The park also has seven smaller bushveld camps, which forgo the larger camp amenities for greater peace and tranquillity. Most of these camps are situated at the end of roads reserved for use by camp residents only.
For those seeking the ultimate luxury, there are several privately-run, award-winning game lodges situated in exclusive-use, traversing areas within the Kruger National Park. Here your every desire is catered for, from privately-guided safaris and sumptuous food prepared by leading chefs, to an extensive wine selection and spa treatments.
The Panorama Route
The town of Lydenburg/Mashishing is the gateway from the west into this famous and iconic South African tourism destination – the Panorama Route. Renowned for its dramatic scenery and breath-taking views, the Panorama Route is a must visit for both domestic and international visitors.

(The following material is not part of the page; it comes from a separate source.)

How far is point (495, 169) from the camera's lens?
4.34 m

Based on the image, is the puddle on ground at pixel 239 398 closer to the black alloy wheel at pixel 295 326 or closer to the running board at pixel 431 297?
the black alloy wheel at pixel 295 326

For South African visitors, the region represents an intrinsic element of our heritage – an essential part of learning about and discovering our country. As an international visitor, it is simply an essential and not-to-be-missed component of any meaningful explore South Africa itinerary.
The essence of the Panorama Route is to drive the route and stop along the way at view sites and unique natural wonders. From Lydenburg/Mashishing you can enter the route from two roads: either the R36 via Ohrigstad and then right onto the R532, or via the R37 and Long Tom Pass, one of South Africa’s renowned mountain passes.
Taking the R36, you will pass the turnoff to Robbers Pass and Ohrigstad Dam and Nature Reserve and just after Echo Caves, turn right onto the prime section of the route. Here you can stop and see several iconic attractions - Blyde River Canyon and Blydepoort Dam, the Three Rondawels, Bourke’s Luck Potholes, Lowveld View, Berlin Falls, Lisbon Falls, Wonder View, God’s Window and the Pinnacle. It is for these natural attractions that the Panorama Route is famous.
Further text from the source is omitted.